_Instruction 1_
In the mailing-list thread about throttling task kill rates, which issue does the reply cite as matching what the original poster wants?
_Instruction 2_
Continue the mailing-list thread about throttling task kill rates, starting after its final sentence.

_Extracted text_
****************************************

You are viewing a plain text version of this content. The canonical link for it is here.

Posted to user@aurora.apache.org by Josh Adams <jo...@gmail.com> on 2015/10/28 23:45:02 UTC

Throttling task kill rates per job?

Good afternoon all,

Is it possible to tell the scheduler to throttle kill rates for a given
job? When all tasks in a job start consuming too much disk or ram because
of an unexpected service dependency meltdown it would be nice if we had a
little buffer time to triage the issue without the scheduler killing them
all en masse for using more than their allocated resources simultaneously...

Cheers,
Josh

Re: Throttling task kill rates per job?

Posted by Zameer Manji <zm...@apache.org>.

Josh,

I think you are advocating for something in AURORA-279
<https://issues.apache.org/jira/browse/AURORA-279> where health check
failures are sent to the scheduler to prevent all tasks being killed
concurrently by the health checker. I think this is the only case where
Aurora can possibly do throttling as other cases are resource exhaustion or
task failure (ie a process exited).

****************************************

_Dataset extract_
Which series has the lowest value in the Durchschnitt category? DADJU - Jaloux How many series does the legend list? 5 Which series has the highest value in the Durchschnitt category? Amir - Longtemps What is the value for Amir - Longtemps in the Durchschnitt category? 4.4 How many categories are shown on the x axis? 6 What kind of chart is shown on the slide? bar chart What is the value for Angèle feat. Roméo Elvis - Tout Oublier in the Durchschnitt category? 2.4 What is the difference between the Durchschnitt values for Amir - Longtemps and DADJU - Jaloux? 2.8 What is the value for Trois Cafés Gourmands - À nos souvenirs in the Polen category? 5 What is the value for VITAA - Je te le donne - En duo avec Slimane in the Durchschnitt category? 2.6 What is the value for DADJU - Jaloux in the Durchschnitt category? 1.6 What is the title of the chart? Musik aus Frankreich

****************************************

_Answer 1_
AURORA-279

_Answer 2_
There is no design doc out yet so no work has started on this effort. It is
a lot more complicated than it seems because the following things need to
be done:
1. Create a reliable mechanism for the executor to rely information (health
check failure) to the scheduler.
2. Define some sort of SLA/threshold that determines if a health check
failure should result in a kill or not.
3. Modifying the scheduler to act on the information in #1 and #2.

On Wed, Oct 28, 2015 at 4:00 PM, Josh Adams <jo...@gmail.com> wrote:

> Hi Bill, thanks for the quick response.
>
> That's fair. I wonder if we could set a "start killing" threshold instead?
> For example, we set a "danger zone" limit so that any task that's in the
> danger zone is fair game to get killed. The closer it gets to the max (or
> over the max of course) makes it more likely to get killed, up to "it
> absolutely will be killed right away." This would achieve our goal of
> reducing the likelihood of all shards getting killed at the same time, and
> preserve the resource exhaustion protection you describe.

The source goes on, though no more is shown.